**The data:**
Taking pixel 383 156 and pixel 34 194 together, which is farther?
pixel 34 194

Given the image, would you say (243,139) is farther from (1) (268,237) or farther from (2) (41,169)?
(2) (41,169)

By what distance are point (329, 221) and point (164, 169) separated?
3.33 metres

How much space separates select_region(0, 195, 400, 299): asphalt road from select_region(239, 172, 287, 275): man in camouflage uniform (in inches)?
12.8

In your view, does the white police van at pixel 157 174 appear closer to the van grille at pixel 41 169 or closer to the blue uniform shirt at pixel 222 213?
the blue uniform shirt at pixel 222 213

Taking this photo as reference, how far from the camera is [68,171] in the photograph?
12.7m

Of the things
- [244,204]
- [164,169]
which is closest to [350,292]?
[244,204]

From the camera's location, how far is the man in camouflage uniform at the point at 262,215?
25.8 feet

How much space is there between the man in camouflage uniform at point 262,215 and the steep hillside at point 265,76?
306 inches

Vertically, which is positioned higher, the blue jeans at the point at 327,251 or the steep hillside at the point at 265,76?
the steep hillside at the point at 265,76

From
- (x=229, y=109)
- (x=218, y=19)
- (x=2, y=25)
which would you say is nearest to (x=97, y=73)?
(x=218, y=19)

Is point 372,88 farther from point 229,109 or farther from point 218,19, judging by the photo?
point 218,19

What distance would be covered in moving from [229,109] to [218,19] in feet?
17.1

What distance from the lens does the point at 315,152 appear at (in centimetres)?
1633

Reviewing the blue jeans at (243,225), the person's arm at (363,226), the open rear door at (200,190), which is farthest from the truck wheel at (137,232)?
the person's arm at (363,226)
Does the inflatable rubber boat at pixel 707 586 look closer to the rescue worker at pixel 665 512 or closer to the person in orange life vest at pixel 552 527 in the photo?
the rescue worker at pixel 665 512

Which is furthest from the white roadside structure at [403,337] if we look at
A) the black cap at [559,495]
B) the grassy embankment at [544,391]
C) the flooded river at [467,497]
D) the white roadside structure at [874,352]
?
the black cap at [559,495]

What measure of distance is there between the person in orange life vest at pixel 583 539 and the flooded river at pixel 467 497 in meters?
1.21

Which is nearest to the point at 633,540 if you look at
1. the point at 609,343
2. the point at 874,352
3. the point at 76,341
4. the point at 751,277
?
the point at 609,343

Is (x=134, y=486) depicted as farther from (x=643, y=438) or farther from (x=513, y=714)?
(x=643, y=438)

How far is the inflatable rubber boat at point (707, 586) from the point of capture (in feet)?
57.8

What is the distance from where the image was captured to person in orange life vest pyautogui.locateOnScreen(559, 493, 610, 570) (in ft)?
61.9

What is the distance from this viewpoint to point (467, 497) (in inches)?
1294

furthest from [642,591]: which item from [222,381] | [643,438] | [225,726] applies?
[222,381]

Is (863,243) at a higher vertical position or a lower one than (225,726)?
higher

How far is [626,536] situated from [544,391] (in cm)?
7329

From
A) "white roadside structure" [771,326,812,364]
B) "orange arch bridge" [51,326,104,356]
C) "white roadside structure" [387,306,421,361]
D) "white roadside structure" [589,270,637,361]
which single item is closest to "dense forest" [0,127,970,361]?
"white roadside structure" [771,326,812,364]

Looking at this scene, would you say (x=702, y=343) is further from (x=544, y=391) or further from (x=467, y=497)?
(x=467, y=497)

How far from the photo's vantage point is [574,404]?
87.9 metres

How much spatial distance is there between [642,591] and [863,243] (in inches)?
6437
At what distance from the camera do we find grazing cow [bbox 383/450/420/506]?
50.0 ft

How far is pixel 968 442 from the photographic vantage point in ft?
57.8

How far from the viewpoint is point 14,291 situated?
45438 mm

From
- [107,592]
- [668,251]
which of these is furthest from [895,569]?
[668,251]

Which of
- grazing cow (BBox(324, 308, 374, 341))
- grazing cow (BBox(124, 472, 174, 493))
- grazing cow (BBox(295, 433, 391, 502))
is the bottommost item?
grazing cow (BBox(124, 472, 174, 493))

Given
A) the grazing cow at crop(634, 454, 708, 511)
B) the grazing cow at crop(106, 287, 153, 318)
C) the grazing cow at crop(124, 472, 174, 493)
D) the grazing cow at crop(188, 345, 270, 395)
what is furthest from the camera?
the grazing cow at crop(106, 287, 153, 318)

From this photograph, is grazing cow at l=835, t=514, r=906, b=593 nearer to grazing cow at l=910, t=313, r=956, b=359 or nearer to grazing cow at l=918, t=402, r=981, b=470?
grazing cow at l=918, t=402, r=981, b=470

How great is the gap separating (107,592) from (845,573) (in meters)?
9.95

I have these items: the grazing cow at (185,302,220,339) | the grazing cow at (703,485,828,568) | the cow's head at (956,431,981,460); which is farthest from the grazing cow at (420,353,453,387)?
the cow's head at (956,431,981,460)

**Required task:** Return every one of the rows above word for word, with nothing added, dropped, or changed.

**Completed exercise:**
Taking pixel 383 156 and pixel 34 194 together, which is farther?
pixel 34 194

Given the image, would you say (243,139) is farther from (1) (268,237) or farther from (2) (41,169)?
(2) (41,169)

By what distance are point (329, 221) and point (164, 169) separated?
3.33 metres

How much space separates select_region(0, 195, 400, 299): asphalt road from select_region(239, 172, 287, 275): man in camouflage uniform (in inches)?
12.8

In your view, does the white police van at pixel 157 174 appear closer to the van grille at pixel 41 169 or closer to the blue uniform shirt at pixel 222 213?
the blue uniform shirt at pixel 222 213

Taking this photo as reference, how far from the camera is [68,171] in the photograph?
12.7m

Of the things
- [244,204]
- [164,169]
which is closest to [350,292]?
[244,204]

From the camera's location, how far is the man in camouflage uniform at the point at 262,215?
25.8 feet

How much space is there between the man in camouflage uniform at point 262,215 and the steep hillside at point 265,76?
306 inches

Vertically, which is positioned higher, the blue jeans at the point at 327,251 or the steep hillside at the point at 265,76?
the steep hillside at the point at 265,76

From
- (x=229, y=109)
- (x=218, y=19)
- (x=2, y=25)
which would you say is nearest to (x=97, y=73)?
(x=218, y=19)

Is point 372,88 farther from point 229,109 or farther from point 218,19, judging by the photo?
point 218,19

What distance would be covered in moving from [229,109] to [218,19] in feet?
17.1

What distance from the lens does the point at 315,152 appear at (in centimetres)?
1633

Reviewing the blue jeans at (243,225), the person's arm at (363,226), the open rear door at (200,190), which is farthest from the truck wheel at (137,232)?
the person's arm at (363,226)
Does the inflatable rubber boat at pixel 707 586 look closer to the rescue worker at pixel 665 512 or closer to the person in orange life vest at pixel 552 527 in the photo?
the rescue worker at pixel 665 512

Which is furthest from the white roadside structure at [403,337] if we look at
A) the black cap at [559,495]
B) the grassy embankment at [544,391]
C) the flooded river at [467,497]
D) the white roadside structure at [874,352]
?
the black cap at [559,495]

What measure of distance is there between the person in orange life vest at pixel 583 539 and the flooded river at pixel 467 497 in meters?
1.21

Which is nearest to the point at 633,540 if you look at
1. the point at 609,343
2. the point at 874,352
3. the point at 76,341
4. the point at 751,277
?
the point at 609,343

Is (x=134, y=486) depicted as farther from (x=643, y=438) or farther from (x=513, y=714)?
(x=643, y=438)

How far is the inflatable rubber boat at point (707, 586) from the point of capture (in feet)?
57.8

What is the distance from where the image was captured to person in orange life vest pyautogui.locateOnScreen(559, 493, 610, 570) (in ft)?
61.9

What is the distance from this viewpoint to point (467, 497) (in inches)?
1294

furthest from [642,591]: which item from [222,381] | [643,438] | [225,726] applies?
[222,381]

Is (863,243) at a higher vertical position or a lower one than (225,726)?
higher

How far is [626,536] situated from [544,391] (in cm)?
7329

From
A) "white roadside structure" [771,326,812,364]
B) "orange arch bridge" [51,326,104,356]
C) "white roadside structure" [387,306,421,361]
D) "white roadside structure" [589,270,637,361]
which single item is closest to "dense forest" [0,127,970,361]?
"white roadside structure" [771,326,812,364]

Looking at this scene, would you say (x=702, y=343) is further from (x=544, y=391) or further from (x=467, y=497)?
(x=467, y=497)

How far from the photo's vantage point is [574,404]?
87.9 metres

How much spatial distance is there between [642,591] and [863,243] (in inches)?
6437
At what distance from the camera do we find grazing cow [bbox 383/450/420/506]?
50.0 ft

How far is pixel 968 442 from the photographic vantage point in ft?
57.8

How far from the viewpoint is point 14,291 situated?
45438 mm

From
- [107,592]
- [668,251]
which of these is furthest from [895,569]?
[668,251]

Which of
- grazing cow (BBox(324, 308, 374, 341))
- grazing cow (BBox(124, 472, 174, 493))
- grazing cow (BBox(295, 433, 391, 502))
is the bottommost item?
grazing cow (BBox(124, 472, 174, 493))

Given
A) the grazing cow at crop(634, 454, 708, 511)
B) the grazing cow at crop(106, 287, 153, 318)
C) the grazing cow at crop(124, 472, 174, 493)
D) the grazing cow at crop(188, 345, 270, 395)
what is furthest from the camera?
the grazing cow at crop(106, 287, 153, 318)

From this photograph, is grazing cow at l=835, t=514, r=906, b=593 nearer to grazing cow at l=910, t=313, r=956, b=359 or nearer to grazing cow at l=918, t=402, r=981, b=470?
grazing cow at l=918, t=402, r=981, b=470

How great is the gap separating (107,592) from (845,573) (in meters)?
9.95

I have these items: the grazing cow at (185,302,220,339) | the grazing cow at (703,485,828,568) | the cow's head at (956,431,981,460); which is farthest from the grazing cow at (420,353,453,387)?
the cow's head at (956,431,981,460)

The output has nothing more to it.